To be able to truly learn about growing plants, you need to be able to cast aside dogma and question everything. Just because I have a journal here on Barr Report, does not mean I adhere closely to EI principles. EI has taught me a LOT about horticulture. My main complaint about EI is that it's a broad brush approach and prone to user-error. I am driven by scientific curiosity (for both work and hobbies) and sharing my lessons here is what I find fun, warts, struggles and all, even the algae attacks, melting, tip stunting, failed experiments, and disasters.
→ With my current tank, I have more 'luck' with more than average: CO2, circulation, water changes. And more 'luck' with less than average: traces, light, plant mass.

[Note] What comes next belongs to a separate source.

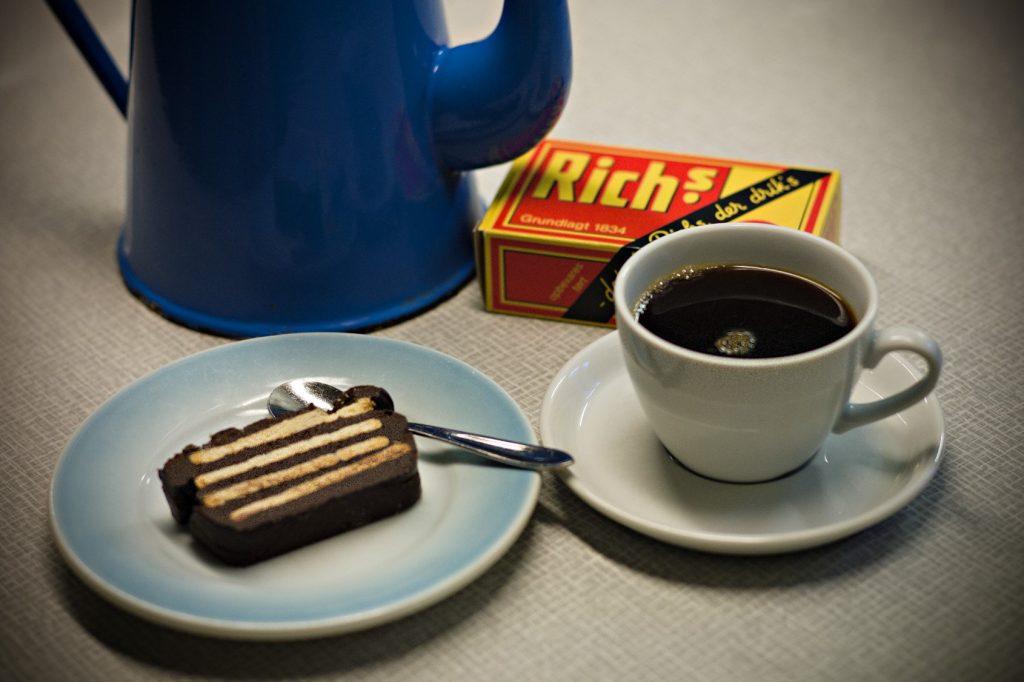 kiksekage-kaffe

*3) Now let me suggest a hypothesis to test:*

Question: _*"If the above test results are valid, how then do you explain that some hobbyists can grow Rotala wallichii in EI tanks with high nutrient levels?"*_

If the above experiment shows that with high nutrients in water column the Rotala wallichii's condition get worse, how is it that in some nutrient-rich tanks it can grow well?

I don't have a definitive answer that have been verified by a controlled experiment, but there are some possible explanations waiting to be verified by whomever wants to seize the opportunity.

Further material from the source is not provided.